**WRITTEN REQUEST**.
Report how many lines in the entries below contain the word "reflection", treating upper and lower case as different. Give only the number.

**STORED RECORDS**.
╭──

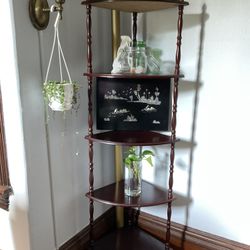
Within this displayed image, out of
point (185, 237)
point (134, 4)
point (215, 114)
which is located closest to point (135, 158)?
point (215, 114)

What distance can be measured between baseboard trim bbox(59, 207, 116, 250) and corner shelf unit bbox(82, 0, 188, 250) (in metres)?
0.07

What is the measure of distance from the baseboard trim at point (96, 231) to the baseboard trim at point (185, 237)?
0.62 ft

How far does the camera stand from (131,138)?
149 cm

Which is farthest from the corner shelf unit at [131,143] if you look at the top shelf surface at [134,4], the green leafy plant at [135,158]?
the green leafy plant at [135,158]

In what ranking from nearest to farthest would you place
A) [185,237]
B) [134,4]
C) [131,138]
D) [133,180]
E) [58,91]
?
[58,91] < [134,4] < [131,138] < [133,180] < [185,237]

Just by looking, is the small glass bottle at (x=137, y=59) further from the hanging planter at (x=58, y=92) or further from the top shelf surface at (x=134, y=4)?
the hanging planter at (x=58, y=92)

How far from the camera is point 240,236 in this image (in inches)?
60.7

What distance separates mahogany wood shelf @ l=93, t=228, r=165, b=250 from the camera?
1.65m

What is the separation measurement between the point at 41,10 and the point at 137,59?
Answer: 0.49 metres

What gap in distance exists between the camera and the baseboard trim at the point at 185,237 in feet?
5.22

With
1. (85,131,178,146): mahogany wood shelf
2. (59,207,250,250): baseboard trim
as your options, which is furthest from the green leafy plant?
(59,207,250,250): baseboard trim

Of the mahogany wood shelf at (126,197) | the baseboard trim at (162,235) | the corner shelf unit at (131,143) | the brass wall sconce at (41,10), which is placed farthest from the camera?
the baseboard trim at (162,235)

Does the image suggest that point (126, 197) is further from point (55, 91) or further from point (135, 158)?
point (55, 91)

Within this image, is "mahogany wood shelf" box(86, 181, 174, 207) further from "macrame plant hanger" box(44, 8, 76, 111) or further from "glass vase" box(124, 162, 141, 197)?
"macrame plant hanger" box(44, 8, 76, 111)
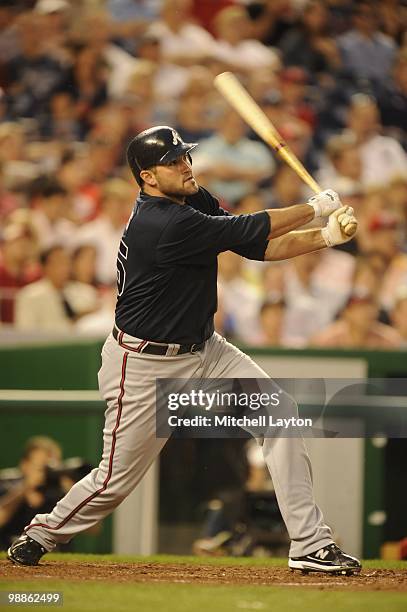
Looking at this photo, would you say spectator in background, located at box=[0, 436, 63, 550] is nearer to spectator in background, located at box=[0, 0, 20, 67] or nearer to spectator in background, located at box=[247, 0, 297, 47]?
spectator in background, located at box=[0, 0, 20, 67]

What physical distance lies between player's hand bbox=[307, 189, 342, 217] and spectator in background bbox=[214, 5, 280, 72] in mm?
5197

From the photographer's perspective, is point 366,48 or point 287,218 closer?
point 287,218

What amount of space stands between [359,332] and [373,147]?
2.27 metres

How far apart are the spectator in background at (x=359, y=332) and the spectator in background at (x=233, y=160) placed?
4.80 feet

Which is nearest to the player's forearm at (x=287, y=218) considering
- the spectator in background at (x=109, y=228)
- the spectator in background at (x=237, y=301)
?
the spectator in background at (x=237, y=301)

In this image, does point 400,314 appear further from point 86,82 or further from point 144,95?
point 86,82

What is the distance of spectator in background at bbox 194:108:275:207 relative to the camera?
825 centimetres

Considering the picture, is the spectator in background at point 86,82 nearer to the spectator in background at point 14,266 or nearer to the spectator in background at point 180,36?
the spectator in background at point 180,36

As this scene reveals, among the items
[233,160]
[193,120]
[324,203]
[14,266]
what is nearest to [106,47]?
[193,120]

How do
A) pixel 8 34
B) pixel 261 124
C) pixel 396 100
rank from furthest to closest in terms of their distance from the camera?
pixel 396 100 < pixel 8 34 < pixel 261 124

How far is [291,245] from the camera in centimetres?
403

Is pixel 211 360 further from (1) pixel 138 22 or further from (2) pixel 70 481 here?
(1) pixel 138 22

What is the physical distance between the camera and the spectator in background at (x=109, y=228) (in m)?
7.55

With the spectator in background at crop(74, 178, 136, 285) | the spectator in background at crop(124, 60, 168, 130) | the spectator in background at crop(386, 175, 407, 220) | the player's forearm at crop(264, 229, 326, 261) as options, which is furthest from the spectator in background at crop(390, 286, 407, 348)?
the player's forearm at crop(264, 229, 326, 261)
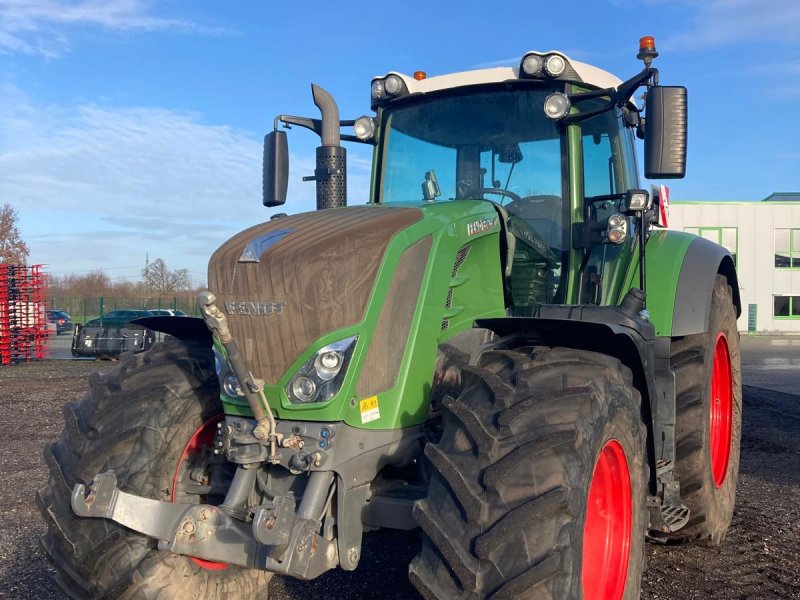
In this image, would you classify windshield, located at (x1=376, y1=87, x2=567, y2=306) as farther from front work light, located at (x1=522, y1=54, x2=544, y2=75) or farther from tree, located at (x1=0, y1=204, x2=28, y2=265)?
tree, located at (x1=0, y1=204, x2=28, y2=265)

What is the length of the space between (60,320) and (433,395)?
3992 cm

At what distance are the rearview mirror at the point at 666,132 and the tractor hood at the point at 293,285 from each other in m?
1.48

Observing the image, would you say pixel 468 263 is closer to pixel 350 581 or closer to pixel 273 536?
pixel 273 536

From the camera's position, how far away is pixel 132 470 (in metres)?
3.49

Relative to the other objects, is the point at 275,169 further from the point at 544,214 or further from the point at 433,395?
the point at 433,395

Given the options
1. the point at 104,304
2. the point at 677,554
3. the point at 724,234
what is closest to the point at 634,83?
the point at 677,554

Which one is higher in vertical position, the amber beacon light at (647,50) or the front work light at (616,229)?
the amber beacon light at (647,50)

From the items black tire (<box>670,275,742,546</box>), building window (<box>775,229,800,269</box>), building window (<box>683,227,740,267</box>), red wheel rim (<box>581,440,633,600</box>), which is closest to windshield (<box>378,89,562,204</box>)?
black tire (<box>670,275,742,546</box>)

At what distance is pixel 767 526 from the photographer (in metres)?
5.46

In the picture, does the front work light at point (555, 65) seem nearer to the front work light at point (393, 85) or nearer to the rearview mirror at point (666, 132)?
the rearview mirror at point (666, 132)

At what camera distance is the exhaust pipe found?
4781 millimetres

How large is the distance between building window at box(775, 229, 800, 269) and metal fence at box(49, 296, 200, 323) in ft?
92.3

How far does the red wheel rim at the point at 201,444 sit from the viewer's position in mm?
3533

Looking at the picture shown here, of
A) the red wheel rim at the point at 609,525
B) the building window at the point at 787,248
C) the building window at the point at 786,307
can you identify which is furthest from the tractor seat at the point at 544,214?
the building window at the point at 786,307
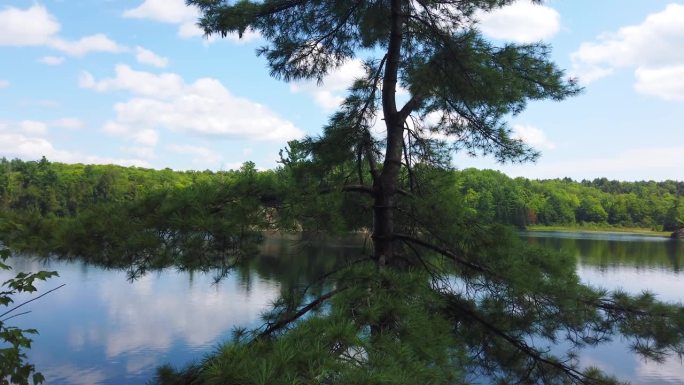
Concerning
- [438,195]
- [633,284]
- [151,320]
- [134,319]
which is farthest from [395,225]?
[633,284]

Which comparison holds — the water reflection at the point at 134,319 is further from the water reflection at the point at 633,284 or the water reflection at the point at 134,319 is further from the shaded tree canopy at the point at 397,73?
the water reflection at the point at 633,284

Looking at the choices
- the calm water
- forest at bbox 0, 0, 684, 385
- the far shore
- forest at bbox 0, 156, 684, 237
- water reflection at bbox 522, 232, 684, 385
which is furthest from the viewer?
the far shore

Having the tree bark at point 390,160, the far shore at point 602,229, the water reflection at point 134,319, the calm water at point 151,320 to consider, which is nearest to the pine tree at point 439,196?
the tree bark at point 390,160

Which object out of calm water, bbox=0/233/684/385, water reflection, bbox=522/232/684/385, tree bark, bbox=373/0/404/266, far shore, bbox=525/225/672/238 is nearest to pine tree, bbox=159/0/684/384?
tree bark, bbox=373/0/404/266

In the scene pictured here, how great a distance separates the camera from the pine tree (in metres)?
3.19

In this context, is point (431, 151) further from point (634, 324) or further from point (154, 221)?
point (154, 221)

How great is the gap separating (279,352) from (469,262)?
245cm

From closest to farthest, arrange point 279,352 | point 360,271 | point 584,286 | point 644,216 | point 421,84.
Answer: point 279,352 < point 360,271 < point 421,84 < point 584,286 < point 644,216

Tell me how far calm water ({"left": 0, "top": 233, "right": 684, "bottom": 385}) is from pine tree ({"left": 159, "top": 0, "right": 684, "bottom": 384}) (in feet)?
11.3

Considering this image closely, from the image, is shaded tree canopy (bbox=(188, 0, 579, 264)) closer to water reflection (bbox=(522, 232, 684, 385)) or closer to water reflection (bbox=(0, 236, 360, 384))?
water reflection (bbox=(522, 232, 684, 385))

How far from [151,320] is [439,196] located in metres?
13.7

╰──
╭──

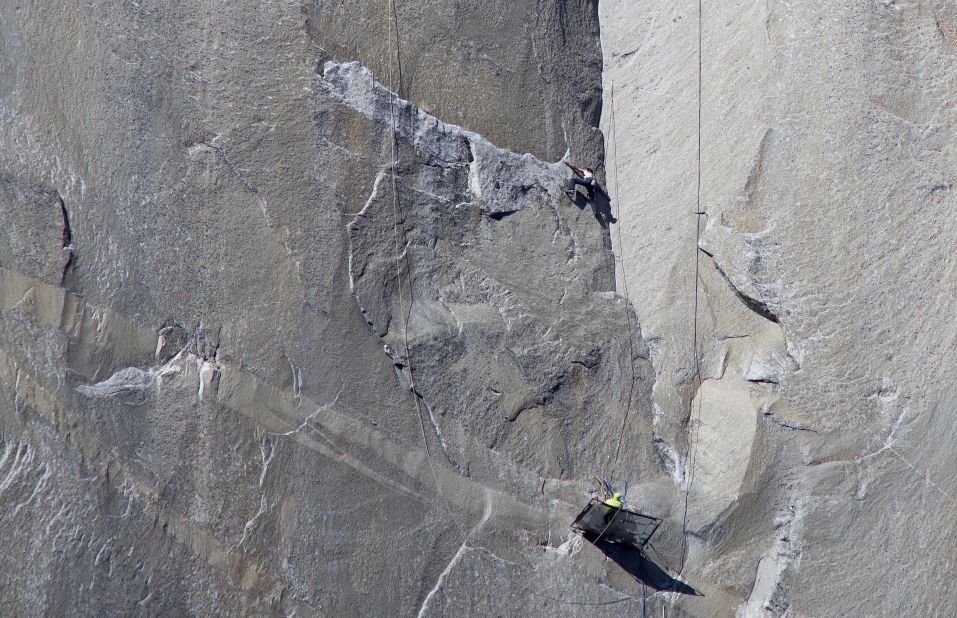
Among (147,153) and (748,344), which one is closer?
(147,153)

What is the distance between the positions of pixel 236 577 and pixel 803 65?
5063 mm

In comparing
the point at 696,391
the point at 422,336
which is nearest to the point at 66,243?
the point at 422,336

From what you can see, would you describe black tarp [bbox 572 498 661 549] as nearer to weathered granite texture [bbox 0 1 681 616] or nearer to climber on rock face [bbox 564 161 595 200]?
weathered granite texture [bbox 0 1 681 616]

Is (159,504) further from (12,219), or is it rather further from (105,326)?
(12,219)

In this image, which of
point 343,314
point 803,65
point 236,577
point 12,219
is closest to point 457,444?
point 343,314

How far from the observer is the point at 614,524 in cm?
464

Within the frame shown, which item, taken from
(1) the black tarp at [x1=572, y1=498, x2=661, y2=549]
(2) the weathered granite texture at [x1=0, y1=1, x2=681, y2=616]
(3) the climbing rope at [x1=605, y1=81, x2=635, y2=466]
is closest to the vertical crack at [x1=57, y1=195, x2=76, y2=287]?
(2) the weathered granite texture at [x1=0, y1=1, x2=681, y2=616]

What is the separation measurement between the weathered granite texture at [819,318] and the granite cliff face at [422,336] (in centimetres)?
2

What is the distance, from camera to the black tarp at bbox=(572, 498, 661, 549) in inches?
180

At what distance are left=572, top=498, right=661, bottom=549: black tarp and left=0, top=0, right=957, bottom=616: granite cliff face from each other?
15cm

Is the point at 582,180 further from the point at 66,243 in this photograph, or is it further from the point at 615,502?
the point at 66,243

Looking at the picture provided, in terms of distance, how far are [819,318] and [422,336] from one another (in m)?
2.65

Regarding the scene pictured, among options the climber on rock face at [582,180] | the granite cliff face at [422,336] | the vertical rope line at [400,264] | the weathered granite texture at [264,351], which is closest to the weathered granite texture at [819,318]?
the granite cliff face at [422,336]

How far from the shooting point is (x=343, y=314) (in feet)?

╰──
╭──

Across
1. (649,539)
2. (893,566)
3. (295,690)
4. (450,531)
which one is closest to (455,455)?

╰──

**THE ANSWER**.
7